▶ [Apply what you read]:
1. Reproduce the stretch of the Office Depot–OfficeMax merger article from "Experts say the" through "in Boca-Raton, Fla.", word for word.
2. Pick up the Office Depot–OfficeMax merger article after its final sentence and keep writing.

Office Depot and OfficeMax announced their long-awaited merger Wednesday in a $1.2 billion all-stock deal, but the news came out earlier than planned and without critical details, such as who would lead the company and where it would be based.

Experts say the omissions are unfortunate and highly unusual.

“I cannot remember another merger where these announcements [about the CEO, headquarters and other details] were not made,” said Darren Hensley, a partner at the Polsinelli Shughart law firm in Denver with more than 20 years’ experience in representing companies in mergers and acquisitions.

OfficeMax is based in Naperville, and Office Depot is based in Boca-Raton, Fla.

David Arenas, managing director with executive search firm Reilly Partners in Chicago, said the way the announcement unfolded “raises a lot of questions” when the companies should be providing “confidence, certainty and good information” to investors.

“Why is there a search committee [to find a new CEO]?” he asked. “What is the rationale? In what direction is the combined entity moving?

“It doesn’t seem it was well-orchestrated or well-prepared,” he said.

Investors did not respond well: Office Depot stock ended the day down 16.7 percent, at $4.18, while OfficeMax closed down 7 percent, at $12.09. Shares had rallied on Tuesday, with OfficeMax soaring about 21 percent and Office Depot gaining 10 percent for the day.

The search committee, comprised of equal numbers of board members from each company, will consider outside candidates as well as Office Depot CEO Neil Austrian and OfficeMax CEO Ravi Saligram. It will announce its CEO pick after the merger wins regulators’ approval.

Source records

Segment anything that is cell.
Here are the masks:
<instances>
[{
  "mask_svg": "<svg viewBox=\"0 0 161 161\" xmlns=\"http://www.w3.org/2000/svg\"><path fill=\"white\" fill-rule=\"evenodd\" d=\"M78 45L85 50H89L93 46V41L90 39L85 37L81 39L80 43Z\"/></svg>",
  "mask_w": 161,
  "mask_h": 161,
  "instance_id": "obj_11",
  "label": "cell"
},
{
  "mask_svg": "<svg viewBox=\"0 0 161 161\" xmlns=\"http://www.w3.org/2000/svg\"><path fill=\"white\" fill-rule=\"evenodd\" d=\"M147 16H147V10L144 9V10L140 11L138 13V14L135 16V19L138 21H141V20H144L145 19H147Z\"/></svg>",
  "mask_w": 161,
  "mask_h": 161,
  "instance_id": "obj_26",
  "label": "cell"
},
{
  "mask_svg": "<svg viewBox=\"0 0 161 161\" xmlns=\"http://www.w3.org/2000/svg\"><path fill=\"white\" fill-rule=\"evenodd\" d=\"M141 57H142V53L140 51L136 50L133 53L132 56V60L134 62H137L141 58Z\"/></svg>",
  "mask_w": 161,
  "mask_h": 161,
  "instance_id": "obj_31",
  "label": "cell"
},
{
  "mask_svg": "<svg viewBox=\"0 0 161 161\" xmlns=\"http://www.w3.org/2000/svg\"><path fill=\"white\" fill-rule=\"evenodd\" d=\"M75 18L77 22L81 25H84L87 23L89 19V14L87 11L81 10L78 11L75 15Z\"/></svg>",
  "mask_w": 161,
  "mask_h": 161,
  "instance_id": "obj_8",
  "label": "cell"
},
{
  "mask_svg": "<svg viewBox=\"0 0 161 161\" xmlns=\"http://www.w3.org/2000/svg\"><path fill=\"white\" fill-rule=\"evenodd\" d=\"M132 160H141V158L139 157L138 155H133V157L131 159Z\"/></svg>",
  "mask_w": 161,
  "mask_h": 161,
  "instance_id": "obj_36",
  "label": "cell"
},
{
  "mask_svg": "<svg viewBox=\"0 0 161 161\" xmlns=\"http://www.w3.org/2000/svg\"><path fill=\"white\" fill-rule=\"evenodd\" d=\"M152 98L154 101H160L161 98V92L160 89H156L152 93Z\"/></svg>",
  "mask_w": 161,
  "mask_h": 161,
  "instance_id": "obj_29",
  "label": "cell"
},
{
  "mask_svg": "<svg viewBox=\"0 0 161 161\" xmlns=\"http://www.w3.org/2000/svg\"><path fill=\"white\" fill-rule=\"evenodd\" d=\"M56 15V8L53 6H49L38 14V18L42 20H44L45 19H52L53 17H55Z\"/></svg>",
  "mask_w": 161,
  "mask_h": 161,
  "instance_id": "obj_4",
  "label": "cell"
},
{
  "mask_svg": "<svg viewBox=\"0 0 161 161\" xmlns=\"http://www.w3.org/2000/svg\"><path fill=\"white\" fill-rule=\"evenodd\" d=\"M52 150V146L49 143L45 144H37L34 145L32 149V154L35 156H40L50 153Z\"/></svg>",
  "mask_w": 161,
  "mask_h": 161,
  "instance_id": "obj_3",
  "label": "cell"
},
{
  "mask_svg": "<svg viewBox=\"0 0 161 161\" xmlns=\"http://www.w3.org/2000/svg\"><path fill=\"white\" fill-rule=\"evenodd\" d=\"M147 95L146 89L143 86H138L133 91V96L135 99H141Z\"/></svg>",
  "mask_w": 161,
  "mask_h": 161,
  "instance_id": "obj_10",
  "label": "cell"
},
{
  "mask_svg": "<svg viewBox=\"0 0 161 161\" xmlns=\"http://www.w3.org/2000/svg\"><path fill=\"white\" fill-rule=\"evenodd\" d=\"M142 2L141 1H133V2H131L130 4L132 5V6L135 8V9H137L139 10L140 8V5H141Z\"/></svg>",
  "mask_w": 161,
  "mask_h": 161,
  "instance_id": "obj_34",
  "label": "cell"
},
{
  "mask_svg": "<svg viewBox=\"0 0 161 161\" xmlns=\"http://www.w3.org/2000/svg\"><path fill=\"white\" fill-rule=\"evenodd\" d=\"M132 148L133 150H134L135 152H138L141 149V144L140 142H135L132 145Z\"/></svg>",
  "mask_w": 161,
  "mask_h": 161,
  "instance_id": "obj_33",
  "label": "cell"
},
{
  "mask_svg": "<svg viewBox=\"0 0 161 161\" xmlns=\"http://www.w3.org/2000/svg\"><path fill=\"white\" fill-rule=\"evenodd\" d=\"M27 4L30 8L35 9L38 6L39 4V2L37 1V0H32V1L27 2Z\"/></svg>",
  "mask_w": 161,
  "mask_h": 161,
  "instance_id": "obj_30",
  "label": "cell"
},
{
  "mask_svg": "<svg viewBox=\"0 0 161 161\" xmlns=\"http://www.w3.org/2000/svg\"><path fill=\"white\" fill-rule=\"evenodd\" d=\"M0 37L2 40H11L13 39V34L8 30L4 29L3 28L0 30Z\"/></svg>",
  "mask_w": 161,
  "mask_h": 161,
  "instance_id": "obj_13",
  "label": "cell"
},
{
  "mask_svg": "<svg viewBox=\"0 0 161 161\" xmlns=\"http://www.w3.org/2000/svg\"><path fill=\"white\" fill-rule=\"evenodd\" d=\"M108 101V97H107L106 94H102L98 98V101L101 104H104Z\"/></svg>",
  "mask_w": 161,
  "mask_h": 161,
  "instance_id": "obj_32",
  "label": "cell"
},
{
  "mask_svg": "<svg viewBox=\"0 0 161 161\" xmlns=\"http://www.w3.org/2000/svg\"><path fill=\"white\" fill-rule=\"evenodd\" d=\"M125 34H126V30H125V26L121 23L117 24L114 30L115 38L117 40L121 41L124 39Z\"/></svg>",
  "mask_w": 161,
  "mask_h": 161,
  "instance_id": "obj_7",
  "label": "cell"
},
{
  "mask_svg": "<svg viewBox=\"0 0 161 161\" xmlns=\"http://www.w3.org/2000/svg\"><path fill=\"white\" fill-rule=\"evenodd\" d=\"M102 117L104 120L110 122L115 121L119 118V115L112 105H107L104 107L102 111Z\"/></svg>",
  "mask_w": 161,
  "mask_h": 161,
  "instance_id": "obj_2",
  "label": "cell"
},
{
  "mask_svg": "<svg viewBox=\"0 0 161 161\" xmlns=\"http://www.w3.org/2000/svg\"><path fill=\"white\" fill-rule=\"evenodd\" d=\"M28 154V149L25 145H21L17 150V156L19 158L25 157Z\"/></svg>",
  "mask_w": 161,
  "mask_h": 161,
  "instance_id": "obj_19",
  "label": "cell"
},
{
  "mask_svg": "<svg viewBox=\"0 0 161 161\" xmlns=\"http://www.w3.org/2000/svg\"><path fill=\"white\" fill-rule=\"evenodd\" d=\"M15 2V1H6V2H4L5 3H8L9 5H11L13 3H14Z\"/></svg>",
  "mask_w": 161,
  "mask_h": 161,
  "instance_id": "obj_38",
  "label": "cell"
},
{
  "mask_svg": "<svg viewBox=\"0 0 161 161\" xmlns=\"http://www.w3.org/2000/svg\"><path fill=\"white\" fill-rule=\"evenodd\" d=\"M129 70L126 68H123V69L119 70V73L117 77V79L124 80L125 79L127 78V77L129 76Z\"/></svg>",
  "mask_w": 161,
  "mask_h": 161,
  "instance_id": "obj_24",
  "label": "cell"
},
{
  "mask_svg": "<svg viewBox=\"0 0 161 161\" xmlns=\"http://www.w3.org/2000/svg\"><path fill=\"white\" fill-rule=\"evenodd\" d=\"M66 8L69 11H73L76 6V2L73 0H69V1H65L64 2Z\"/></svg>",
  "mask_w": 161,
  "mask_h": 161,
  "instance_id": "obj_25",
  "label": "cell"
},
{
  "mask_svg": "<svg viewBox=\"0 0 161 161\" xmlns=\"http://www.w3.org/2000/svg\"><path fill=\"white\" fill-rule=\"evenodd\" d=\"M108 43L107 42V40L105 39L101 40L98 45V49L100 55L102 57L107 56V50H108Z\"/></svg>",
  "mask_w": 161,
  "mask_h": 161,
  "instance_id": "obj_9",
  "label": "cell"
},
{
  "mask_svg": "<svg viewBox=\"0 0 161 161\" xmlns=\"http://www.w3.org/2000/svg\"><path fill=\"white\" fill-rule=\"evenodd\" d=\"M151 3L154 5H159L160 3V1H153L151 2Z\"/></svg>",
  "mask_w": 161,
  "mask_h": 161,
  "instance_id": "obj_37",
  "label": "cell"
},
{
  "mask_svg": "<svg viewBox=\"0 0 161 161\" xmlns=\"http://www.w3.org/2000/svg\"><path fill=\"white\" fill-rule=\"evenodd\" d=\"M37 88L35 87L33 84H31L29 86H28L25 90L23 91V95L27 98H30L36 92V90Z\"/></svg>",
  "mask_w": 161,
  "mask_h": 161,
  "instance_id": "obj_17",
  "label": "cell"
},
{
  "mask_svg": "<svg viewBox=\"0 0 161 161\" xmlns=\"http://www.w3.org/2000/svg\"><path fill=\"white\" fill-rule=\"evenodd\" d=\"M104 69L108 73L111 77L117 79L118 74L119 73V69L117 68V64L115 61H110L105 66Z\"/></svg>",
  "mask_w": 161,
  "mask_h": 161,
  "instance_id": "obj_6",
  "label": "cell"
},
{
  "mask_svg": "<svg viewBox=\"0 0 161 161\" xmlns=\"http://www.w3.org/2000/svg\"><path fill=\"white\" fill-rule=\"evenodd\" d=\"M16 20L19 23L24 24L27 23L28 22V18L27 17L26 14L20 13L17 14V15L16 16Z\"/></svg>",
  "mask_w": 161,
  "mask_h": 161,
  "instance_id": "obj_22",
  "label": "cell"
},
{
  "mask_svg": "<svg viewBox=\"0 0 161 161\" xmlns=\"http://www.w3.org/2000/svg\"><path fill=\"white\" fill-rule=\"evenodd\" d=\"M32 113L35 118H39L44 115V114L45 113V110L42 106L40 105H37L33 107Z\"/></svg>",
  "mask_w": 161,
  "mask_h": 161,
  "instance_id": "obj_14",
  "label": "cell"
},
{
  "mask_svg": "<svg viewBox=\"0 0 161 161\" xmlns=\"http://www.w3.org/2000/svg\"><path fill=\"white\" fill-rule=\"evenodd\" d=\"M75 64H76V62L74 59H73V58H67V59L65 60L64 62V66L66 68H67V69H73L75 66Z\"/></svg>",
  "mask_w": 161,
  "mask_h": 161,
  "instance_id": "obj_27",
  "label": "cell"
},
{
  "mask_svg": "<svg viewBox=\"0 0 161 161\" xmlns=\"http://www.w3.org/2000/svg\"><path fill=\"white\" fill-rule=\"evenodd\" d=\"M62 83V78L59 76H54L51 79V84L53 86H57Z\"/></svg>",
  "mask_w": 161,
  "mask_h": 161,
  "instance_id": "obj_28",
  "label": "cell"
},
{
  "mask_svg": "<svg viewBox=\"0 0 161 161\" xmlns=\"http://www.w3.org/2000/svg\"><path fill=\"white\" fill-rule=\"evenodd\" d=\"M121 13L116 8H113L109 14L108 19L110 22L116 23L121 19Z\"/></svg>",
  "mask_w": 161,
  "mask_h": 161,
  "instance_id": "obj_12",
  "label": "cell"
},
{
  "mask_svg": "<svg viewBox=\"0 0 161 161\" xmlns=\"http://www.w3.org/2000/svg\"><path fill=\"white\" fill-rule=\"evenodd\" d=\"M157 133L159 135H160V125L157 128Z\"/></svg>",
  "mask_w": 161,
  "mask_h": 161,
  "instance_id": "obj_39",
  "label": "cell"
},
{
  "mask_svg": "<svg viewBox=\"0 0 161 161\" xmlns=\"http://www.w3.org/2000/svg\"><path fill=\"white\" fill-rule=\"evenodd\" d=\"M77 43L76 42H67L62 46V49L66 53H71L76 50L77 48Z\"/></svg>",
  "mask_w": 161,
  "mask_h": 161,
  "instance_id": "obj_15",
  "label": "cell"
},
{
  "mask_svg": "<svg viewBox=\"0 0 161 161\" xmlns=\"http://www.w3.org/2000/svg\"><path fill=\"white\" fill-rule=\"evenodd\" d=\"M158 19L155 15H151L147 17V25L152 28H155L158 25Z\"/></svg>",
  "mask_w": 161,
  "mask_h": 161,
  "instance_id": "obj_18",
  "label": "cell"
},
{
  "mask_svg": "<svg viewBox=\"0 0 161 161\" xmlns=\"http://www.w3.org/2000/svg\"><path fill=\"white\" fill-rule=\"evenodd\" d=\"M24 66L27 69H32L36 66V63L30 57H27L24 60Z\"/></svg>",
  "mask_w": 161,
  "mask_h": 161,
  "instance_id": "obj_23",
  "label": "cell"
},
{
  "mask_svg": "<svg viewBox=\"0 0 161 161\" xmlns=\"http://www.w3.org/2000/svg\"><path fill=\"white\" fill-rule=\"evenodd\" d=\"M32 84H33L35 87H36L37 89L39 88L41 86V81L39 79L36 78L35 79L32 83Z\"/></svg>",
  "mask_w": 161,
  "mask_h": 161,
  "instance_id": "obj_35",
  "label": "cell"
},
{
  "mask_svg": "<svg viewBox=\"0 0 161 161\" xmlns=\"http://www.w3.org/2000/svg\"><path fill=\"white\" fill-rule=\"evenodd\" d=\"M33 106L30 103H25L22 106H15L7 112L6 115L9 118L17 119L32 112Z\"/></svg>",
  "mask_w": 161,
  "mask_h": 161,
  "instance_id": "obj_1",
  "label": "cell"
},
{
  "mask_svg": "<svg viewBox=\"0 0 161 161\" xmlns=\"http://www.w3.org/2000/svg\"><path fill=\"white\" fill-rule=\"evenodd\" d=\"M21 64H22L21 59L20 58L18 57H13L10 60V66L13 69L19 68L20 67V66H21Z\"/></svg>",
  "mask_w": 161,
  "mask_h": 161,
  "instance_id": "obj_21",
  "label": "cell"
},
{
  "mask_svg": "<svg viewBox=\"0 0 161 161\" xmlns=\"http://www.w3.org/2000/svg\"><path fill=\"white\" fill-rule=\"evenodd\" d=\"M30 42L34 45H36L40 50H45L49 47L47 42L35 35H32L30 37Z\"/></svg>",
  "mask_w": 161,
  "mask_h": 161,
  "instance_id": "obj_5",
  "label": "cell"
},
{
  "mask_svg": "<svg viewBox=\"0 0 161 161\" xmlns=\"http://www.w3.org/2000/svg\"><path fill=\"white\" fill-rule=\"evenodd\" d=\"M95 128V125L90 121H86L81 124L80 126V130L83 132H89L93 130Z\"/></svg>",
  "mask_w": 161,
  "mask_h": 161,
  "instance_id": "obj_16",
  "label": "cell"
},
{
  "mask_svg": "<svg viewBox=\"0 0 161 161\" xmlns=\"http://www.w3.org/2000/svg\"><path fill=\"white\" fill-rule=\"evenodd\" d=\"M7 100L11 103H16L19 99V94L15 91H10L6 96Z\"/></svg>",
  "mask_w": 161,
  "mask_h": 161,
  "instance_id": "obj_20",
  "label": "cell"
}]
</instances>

▶ [Answers to the exercises]:
1.
Experts say the omissions are unfortunate and highly unusual.

“I cannot remember another merger where these announcements [about the CEO, headquarters and other details] were not made,” said Darren Hensley, a partner at the Polsinelli Shughart law firm in Denver with more than 20 years’ experience in representing companies in mergers and acquisitions.

OfficeMax is based in Naperville, and Office Depot is based in Boca-Raton, Fla.

2.
The confusion started when Thomson Reuters Corporate Services posted the merger announcement buried inside an Office Depot earnings press release at about 6:30 a.m. Wednesday, before the earnings and the merger were ready to be publicized. Office Depot’s earnings were scheduled to go public on Feb. 26. The error made the deal appear to be an Office Depot takeover of OfficeMax, even though the two companies took pains to call it a “merger of equals.”

Thomson Reuters issued a statement saying it regretted the error and would make sure it never happened again.

Analysts listening to the companies’ joint conference call Wednesday didn’t challenge the companies’ description of a merger of equals that will create an office supply giant with $18 billion a year in sales — still smaller than major rival Staples and challenged by a shrinking market — and that details will emerge as the deal moves forward. Office Depot will issue 2.69 new shares for each OfficeMax share outstanding, valuing OfficeMax at $13.50 a share based on Tuesday’s stock price close.

Saligram, thought by some analysts to have the edge in the CEO competition, and Austrian took turns reading the announcement, much like TV news co-anchors.

They said the merger would result in yearly cost savings of $400 million to $600 million by the third year because of layoffs and combined purchasing, advertising and supply chain savings. They made no estimates on how many layoffs or store closings would result.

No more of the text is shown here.